WORK TASK: Could the listing below be reproduced exactly, minus its pictures?

INPUT FOR THIS TASK:
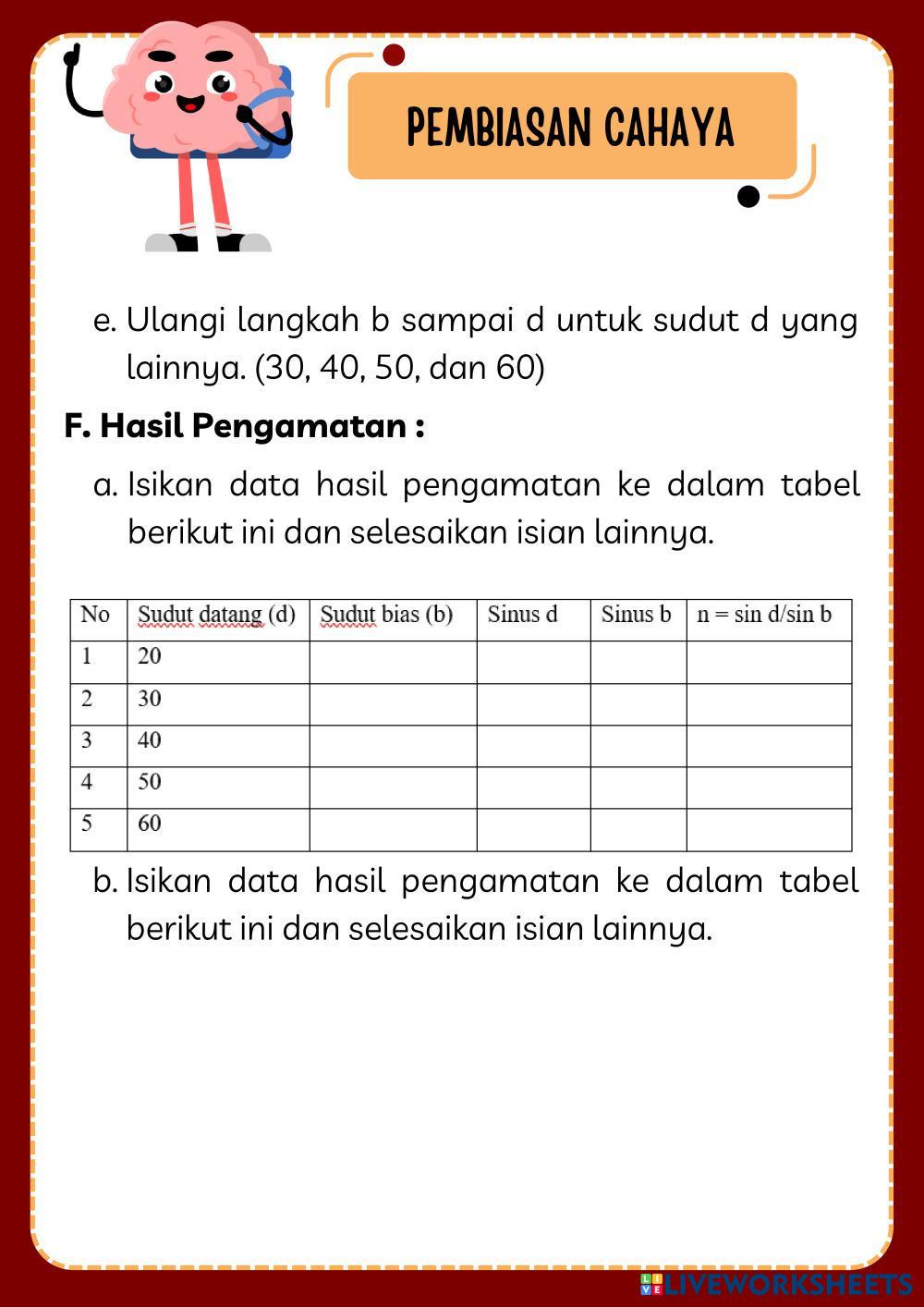 PEMBIASAN CAHAYA

e. Ulangi langkah b sampai d untuk sudut d yang lainnya. (30, 40, 50, dan 60)

F. Hasil Pengamatan :

a. Isikan data hasil pengamatan ke dalam tabel berikut ini dan selesaikan isian lainnya.

| No | Sudut datang (d) | Sudut bias (b) | Sinus d | Sinus b | n = sin d/sin b |
|---|---|---|---|---|---|
| 1 | 20 | | | | |
| 2 | 30 | | | | |
| 3 | 40 | | | | |
| 4 | 50 | | | | |
| 5 | 60 | | | | |

b. Isikan data hasil pengamatan ke dalam tabel berikut ini dan selesaikan isian lainnya.

LIVEWORKSHEETS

TASK OUTPUT:
 PEMBIASAN CAHAYA

e. Ulangi langkah b sampai d untuk sudut d yang lainnya. (30, 40, 50, dan 60)

F. Hasil Pengamatan :

a. Isikan data hasil pengamatan ke dalam tabel berikut ini dan selesaikan isian lainnya.

| No | Sudut datang (d) | Sudut bias (b) | Sinus d | Sinus b | n = sin d/sin b |
|---|---|---|---|---|---|
| 1 | 20 | | | | |
| 2 | 30 | | | | |
| 3 | 40 | | | | |
| 4 | 50 | | | | |
| 5 | 60 | | | | |

b. Isikan data hasil pengamatan ke dalam tabel berikut ini dan selesaikan isian lainnya.

LIVEWORKSHEETS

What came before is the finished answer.